**** ИСХОДНЫЙ ТЕКСТ

Через несколько дней мы получили приказание перебазироваться на аэродром Реус, еще ближе к морю. На фронте наступило затишье, вызванное осенней непогодой, непрерывными дождями. Но возле моря фашистская авиация, преимущественно бомбардировочная, продолжала действовать активно.

Узнав, что мы покидаем Сабадель, председатель городского самоуправления от имени горожан попросил разрешения прийти на аэродром, чтобы проводить летчиков. Мы крепко сдружились с сабадельцами, и, если бы они пришли на проводы без всякого разрешения, мы были бы только рады.

Ранним утром к аэродрому потянулась вереница горожан. Люди несли громадные букеты осенних цветов, а некоторые - красные флаги. Все оделись так, как одеваются только в доминго. А день был будничный. Народ со всех сторон обступил стоянку самолетов. Каждый хотел пожать нам на прощание руку.

********
**** ИЗВЛЕЧЁННЫЕ ЗАПИСИ

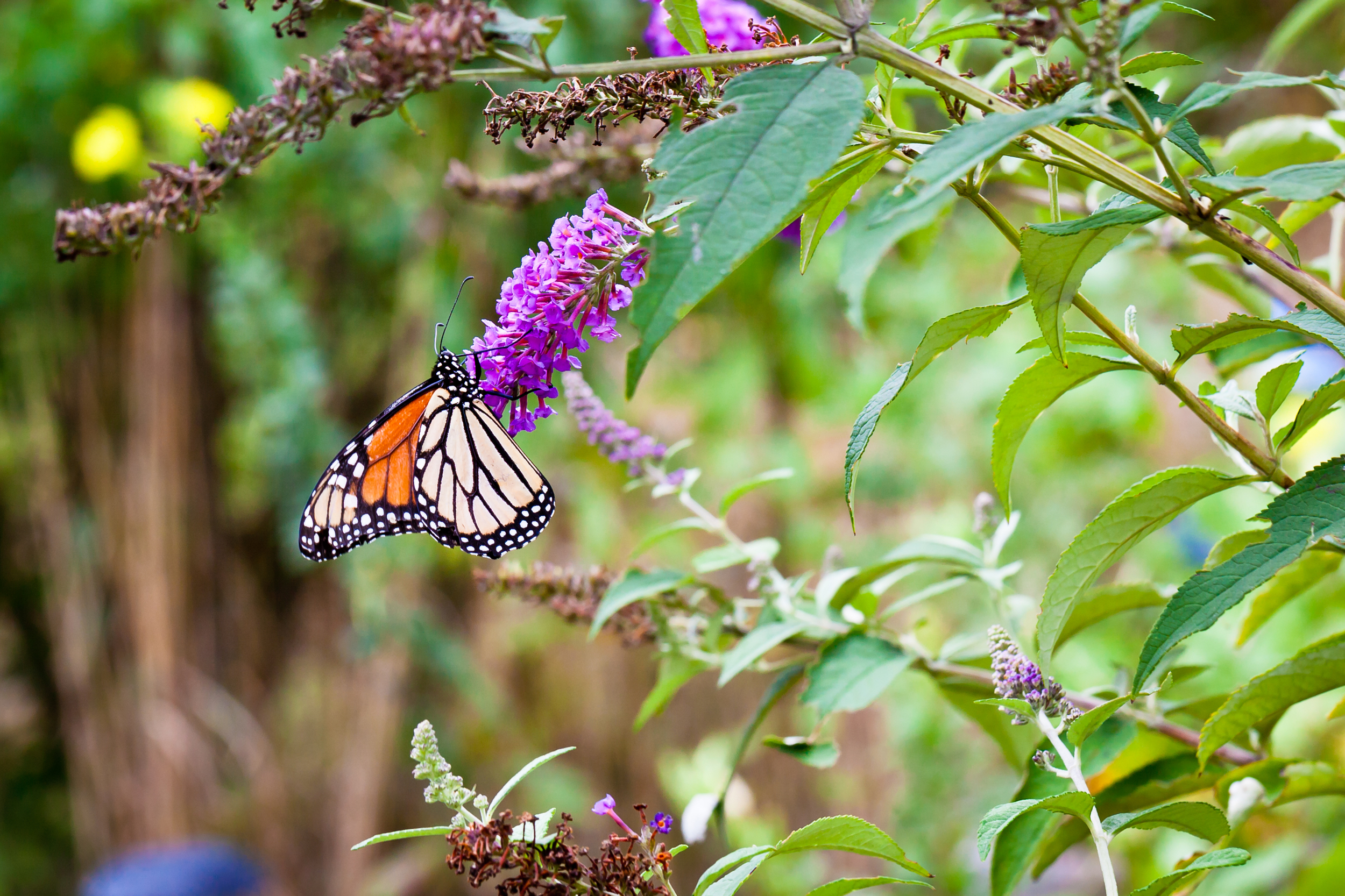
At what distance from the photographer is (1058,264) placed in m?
0.48

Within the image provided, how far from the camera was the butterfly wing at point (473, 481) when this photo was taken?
1.19 meters

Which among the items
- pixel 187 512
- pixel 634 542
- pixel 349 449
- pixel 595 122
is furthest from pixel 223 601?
pixel 595 122

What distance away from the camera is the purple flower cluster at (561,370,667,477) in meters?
0.92

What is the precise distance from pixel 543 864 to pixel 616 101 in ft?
1.32

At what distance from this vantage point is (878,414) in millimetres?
519

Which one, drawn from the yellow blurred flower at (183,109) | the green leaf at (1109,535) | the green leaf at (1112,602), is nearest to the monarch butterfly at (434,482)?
the green leaf at (1112,602)

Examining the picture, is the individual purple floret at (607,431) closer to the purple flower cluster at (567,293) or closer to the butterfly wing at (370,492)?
the purple flower cluster at (567,293)

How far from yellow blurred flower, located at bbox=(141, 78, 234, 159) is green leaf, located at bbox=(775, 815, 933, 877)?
72.6 inches

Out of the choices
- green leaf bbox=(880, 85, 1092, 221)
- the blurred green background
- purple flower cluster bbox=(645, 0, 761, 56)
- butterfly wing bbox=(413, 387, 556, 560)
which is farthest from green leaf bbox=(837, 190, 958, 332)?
the blurred green background

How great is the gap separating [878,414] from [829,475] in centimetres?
221

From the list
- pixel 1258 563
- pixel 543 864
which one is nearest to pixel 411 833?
pixel 543 864

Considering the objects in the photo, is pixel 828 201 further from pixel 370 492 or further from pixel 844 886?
pixel 370 492

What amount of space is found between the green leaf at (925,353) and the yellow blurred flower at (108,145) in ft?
6.78

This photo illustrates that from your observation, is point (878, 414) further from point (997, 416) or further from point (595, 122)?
point (595, 122)
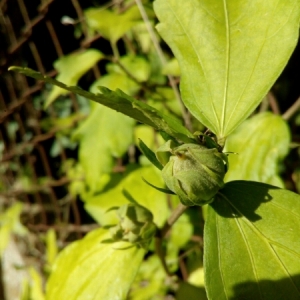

********

### [ПОСТАНОВКА ЗАДАЧИ]
Выведите весь исходный текст дословно, от первого до последнего слова.

### [ОТВЕТ]
Через несколько дней мы получили приказание перебазироваться на аэродром Реус, еще ближе к морю. На фронте наступило затишье, вызванное осенней непогодой, непрерывными дождями. Но возле моря фашистская авиация, преимущественно бомбардировочная, продолжала действовать активно.

Узнав, что мы покидаем Сабадель, председатель городского самоуправления от имени горожан попросил разрешения прийти на аэродром, чтобы проводить летчиков. Мы крепко сдружились с сабадельцами, и, если бы они пришли на проводы без всякого разрешения, мы были бы только рады.

Ранним утром к аэродрому потянулась вереница горожан. Люди несли громадные букеты осенних цветов, а некоторые - красные флаги. Все оделись так, как одеваются только в доминго. А день был будничный. Народ со всех сторон обступил стоянку самолетов. Каждый хотел пожать нам на прощание руку.